:: Work order ::
Each line of the data should be given again exactly.

:: Working data ::

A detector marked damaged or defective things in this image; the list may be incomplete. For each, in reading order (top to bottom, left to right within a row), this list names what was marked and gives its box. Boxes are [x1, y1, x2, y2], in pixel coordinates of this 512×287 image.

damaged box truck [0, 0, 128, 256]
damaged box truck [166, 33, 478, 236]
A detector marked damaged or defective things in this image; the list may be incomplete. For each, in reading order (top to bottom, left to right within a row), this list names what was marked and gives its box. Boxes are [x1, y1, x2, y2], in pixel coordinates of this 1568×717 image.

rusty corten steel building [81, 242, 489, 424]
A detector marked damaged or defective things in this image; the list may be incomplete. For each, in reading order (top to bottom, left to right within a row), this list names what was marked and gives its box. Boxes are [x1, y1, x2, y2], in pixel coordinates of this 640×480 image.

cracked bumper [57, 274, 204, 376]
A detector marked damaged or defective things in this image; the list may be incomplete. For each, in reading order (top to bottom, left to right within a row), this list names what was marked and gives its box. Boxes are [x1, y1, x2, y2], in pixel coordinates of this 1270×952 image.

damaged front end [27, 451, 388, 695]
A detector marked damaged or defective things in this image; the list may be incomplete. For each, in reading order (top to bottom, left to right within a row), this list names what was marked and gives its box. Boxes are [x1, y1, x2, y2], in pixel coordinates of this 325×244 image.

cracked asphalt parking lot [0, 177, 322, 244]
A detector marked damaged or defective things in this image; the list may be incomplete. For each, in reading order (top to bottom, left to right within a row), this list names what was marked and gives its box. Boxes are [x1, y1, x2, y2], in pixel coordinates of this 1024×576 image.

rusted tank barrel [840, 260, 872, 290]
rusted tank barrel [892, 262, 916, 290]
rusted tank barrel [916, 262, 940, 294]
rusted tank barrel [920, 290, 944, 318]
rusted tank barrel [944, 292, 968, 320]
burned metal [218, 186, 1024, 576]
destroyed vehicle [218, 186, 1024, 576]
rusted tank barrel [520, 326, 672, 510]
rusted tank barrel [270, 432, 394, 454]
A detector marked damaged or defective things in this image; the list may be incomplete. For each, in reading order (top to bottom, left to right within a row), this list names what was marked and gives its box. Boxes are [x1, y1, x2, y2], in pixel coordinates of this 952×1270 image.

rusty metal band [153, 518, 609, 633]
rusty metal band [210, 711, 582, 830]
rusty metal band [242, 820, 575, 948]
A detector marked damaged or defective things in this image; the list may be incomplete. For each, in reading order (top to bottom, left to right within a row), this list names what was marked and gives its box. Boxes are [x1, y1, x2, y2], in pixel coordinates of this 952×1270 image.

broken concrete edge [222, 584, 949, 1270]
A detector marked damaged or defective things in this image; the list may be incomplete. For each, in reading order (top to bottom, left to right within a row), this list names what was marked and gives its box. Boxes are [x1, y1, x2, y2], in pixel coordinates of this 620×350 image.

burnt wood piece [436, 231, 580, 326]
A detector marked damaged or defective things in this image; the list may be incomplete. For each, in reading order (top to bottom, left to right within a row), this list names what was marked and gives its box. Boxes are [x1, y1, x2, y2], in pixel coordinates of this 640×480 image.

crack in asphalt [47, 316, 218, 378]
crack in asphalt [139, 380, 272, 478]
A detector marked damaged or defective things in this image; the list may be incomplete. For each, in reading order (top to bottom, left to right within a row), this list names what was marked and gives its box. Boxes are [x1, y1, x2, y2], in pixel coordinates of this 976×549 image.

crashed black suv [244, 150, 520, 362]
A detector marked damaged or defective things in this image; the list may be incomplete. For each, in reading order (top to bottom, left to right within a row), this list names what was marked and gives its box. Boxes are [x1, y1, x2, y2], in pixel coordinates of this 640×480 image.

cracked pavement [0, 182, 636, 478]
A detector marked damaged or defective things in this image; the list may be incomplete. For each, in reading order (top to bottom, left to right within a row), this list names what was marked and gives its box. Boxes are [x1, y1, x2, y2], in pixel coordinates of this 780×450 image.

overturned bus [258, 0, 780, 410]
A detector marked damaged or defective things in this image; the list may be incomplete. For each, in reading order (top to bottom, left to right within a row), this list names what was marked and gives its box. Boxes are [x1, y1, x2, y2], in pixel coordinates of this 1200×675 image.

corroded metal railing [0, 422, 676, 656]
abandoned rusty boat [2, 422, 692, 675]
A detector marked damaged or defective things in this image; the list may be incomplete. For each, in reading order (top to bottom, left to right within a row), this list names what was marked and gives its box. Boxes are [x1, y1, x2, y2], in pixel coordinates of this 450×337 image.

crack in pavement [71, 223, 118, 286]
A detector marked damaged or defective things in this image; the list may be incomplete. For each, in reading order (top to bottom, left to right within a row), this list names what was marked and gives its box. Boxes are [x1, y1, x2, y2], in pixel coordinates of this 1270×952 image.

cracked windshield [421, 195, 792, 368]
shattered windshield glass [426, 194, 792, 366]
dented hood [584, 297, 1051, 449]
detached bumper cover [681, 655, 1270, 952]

:: Result of this exercise ::
A detector marked damaged or defective things in this image; the list may be incomplete. For each, in reading order (top to bottom, left to right within a row), this list names what was marked and gives its box. Boxes are [x1, y1, x2, y2], in pixel coordinates of this 512×287 image.

damaged box truck [0, 0, 128, 256]
damaged box truck [166, 33, 478, 236]
A detector marked damaged or defective things in this image; the list may be incomplete. For each, in reading order (top to bottom, left to right within a row), this list names what was marked and gives its box. Boxes are [x1, y1, x2, y2], in pixel coordinates of this 1568×717 image.

rusty corten steel building [81, 242, 489, 424]
A detector marked damaged or defective things in this image; the list may be incomplete. For each, in reading order (top to bottom, left to right within a row), this list names what was marked and gives its box. Boxes are [x1, y1, x2, y2], in pixel coordinates of this 640×480 image.

cracked bumper [57, 274, 204, 376]
A detector marked damaged or defective things in this image; the list may be incomplete. For each, in reading order (top to bottom, left to right within a row), this list names what was marked and gives its box. Boxes are [x1, y1, x2, y2], in pixel coordinates of this 1270×952 image.

damaged front end [27, 451, 388, 695]
A detector marked damaged or defective things in this image; the list may be incomplete. For each, in reading order (top to bottom, left to right within a row), this list names what was marked and gives its box. Boxes are [x1, y1, x2, y2], in pixel coordinates of this 325×244 image.

cracked asphalt parking lot [0, 177, 322, 244]
A detector marked damaged or defective things in this image; the list may be incomplete. For each, in reading order (top to bottom, left to right within a row), this list names what was marked and gives its box. Boxes are [x1, y1, x2, y2], in pixel coordinates of this 1024×576 image.

rusted tank barrel [840, 260, 872, 290]
rusted tank barrel [892, 262, 916, 290]
rusted tank barrel [916, 262, 940, 294]
rusted tank barrel [920, 290, 944, 318]
rusted tank barrel [944, 292, 968, 320]
burned metal [218, 186, 1024, 576]
destroyed vehicle [218, 186, 1024, 576]
rusted tank barrel [520, 326, 672, 510]
rusted tank barrel [270, 432, 394, 454]
A detector marked damaged or defective things in this image; the list may be incomplete. For each, in reading order (top to bottom, left to right within a row), this list names what was marked and gives its box. Boxes are [x1, y1, x2, y2], in pixel coordinates of this 952×1270 image.

rusty metal band [153, 518, 609, 633]
rusty metal band [210, 711, 582, 830]
rusty metal band [242, 820, 575, 948]
A detector marked damaged or defective things in this image; the list may be incomplete. For each, in reading order (top to bottom, left to right within a row), this list names what was marked and gives its box. Boxes are [x1, y1, x2, y2], in pixel coordinates of this 952×1270 image.

broken concrete edge [222, 584, 949, 1270]
A detector marked damaged or defective things in this image; the list may be incomplete. For each, in reading order (top to bottom, left to right within a row), this list names what was marked and gives its box. Boxes are [x1, y1, x2, y2], in pixel coordinates of this 620×350 image.

burnt wood piece [436, 231, 580, 326]
A detector marked damaged or defective things in this image; the list may be incomplete. For each, in reading order (top to bottom, left to right within a row), this list names what was marked and gives its box. Boxes are [x1, y1, x2, y2], in pixel coordinates of this 640×480 image.

crack in asphalt [47, 316, 218, 378]
crack in asphalt [139, 380, 272, 478]
A detector marked damaged or defective things in this image; the list may be incomplete. For each, in reading order (top to bottom, left to right within a row), this list names what was marked and gives its box. Boxes are [x1, y1, x2, y2], in pixel coordinates of this 976×549 image.

crashed black suv [244, 150, 520, 362]
A detector marked damaged or defective things in this image; the list may be incomplete. For each, in reading order (top to bottom, left to right within a row), this list names what was marked and gives its box. Boxes are [x1, y1, x2, y2], in pixel coordinates of this 640×480 image.

cracked pavement [0, 182, 636, 478]
A detector marked damaged or defective things in this image; the list may be incomplete. For each, in reading order (top to bottom, left to right within a row), this list names what was marked and gives its box. Boxes are [x1, y1, x2, y2], in pixel coordinates of this 780×450 image.

overturned bus [258, 0, 780, 410]
A detector marked damaged or defective things in this image; the list may be incomplete. For each, in reading order (top to bottom, left to right within a row), this list names what was marked and gives its box. Boxes are [x1, y1, x2, y2], in pixel coordinates of this 1200×675 image.

corroded metal railing [0, 422, 676, 656]
abandoned rusty boat [2, 422, 692, 675]
A detector marked damaged or defective things in this image; the list may be incomplete. For each, in reading order (top to bottom, left to right within a row), this list names what was marked and gives its box. Boxes are [x1, y1, x2, y2], in pixel coordinates of this 450×337 image.

crack in pavement [71, 223, 118, 286]
A detector marked damaged or defective things in this image; the list may be incomplete. For each, in reading order (top to bottom, left to right within a row), this list names what was marked and gives its box. Boxes are [x1, y1, x2, y2], in pixel coordinates of this 1270×952 image.

cracked windshield [421, 195, 792, 368]
shattered windshield glass [426, 194, 792, 366]
dented hood [584, 297, 1051, 449]
detached bumper cover [681, 655, 1270, 952]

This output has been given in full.